На следующий день, а это был выходной, новый жилец устроил новоселье, угостил всех мужиков коммунального кагала. Скоро все знали, что во время войны старшина был дивизионным разведчиком, награжден двумя орденами «Славы» и медалью «За отвагу», имеет два ранения и контузию. В шумном мужском застолье муровец был прост и откровенен. Приезд его совпал, как это ни странно, с отъездом Тульчина, «человека с аккордеоном». Он давно хотел перебраться на родину, в Сибирь, и, наконец, решился. Провожали его всей коммуналкой.
– Побереги ее, Софка, как сможешь, – сказал он на прощание Галкиной матери. – Но лучше всего – не мешай. Она сама разберется с жизнью. Что написано ей на роду, того нельзя изменить.
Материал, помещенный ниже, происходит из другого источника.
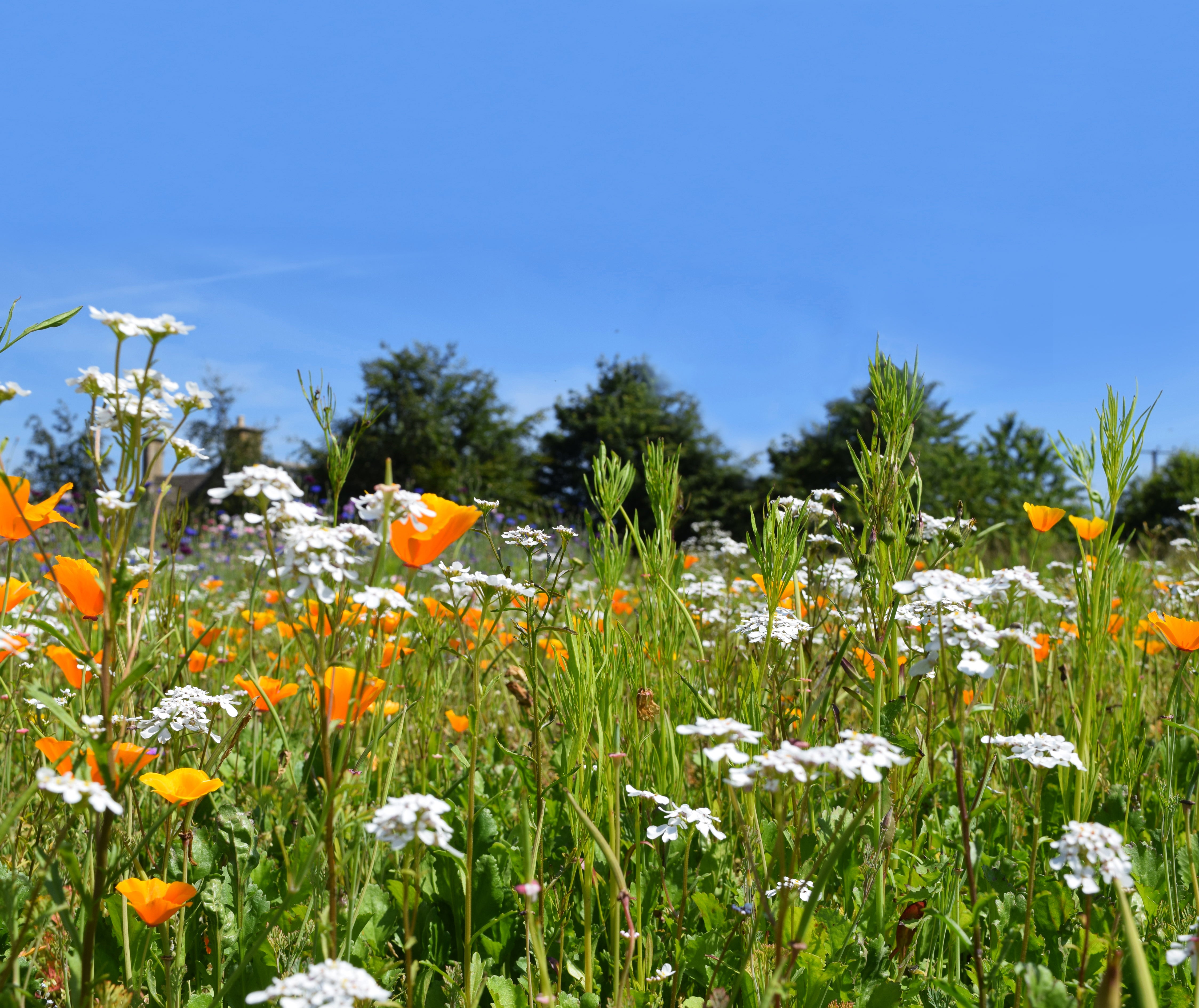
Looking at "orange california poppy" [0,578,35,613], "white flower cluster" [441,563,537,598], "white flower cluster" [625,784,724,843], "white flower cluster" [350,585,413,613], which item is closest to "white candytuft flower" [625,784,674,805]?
"white flower cluster" [625,784,724,843]

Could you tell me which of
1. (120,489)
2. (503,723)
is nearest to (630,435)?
(503,723)

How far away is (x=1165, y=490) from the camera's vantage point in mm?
20047

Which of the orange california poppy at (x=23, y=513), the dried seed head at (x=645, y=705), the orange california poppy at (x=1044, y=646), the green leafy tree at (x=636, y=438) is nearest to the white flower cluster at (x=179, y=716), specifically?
the orange california poppy at (x=23, y=513)

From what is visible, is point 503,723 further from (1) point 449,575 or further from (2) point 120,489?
(2) point 120,489

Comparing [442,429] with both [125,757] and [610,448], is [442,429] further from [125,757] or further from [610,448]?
[125,757]

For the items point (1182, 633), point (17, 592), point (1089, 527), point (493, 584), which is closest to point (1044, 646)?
point (1182, 633)

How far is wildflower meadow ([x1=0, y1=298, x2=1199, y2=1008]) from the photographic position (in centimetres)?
100

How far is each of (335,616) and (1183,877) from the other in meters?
2.02

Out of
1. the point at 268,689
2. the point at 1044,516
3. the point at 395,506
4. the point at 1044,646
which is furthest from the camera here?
the point at 1044,646

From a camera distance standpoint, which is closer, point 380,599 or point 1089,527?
point 380,599

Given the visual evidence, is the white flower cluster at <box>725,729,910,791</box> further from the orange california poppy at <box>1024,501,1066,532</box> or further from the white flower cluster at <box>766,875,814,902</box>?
the orange california poppy at <box>1024,501,1066,532</box>

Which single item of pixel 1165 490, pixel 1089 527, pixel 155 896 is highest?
pixel 1165 490

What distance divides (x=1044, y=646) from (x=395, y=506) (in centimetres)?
197

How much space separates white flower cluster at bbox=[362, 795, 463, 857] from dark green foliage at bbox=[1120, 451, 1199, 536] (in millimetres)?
20257
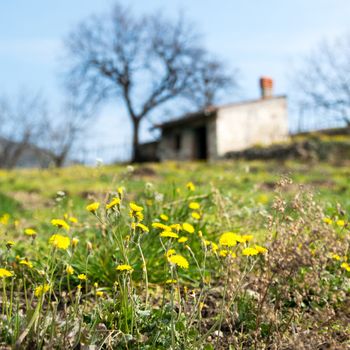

Я про нее все знаю.
Тульчин посмотрел на Галю с прищуром, потом улыбнулся, как умел только он, и подмигнул.
– Придет время, и ты будешь жить, как королева, девочка, – он не спеша повернулся и вышел из комнаты, в которой всегда был желанным гостем. Галя расплакалась на прощанье. Она росла без отца, а этот дядька виделся ей иногда и отцом, и дедом одновременно.
Однако старшина, напоминавший ей персонажей Джека Лондона, быстро заставил Галю утешиться. С ним в квартиру ворвался ветер перемен. Через несколько дней двое молодых людей, возможно, сослуживцы Ярослава, привезли старинный письменный стол с множеством ящиков, книжный шкаф, несколько полок – тоже под книги, и кожаное кресло, в котором хозяин по вечерам, уютно утроившись, читал.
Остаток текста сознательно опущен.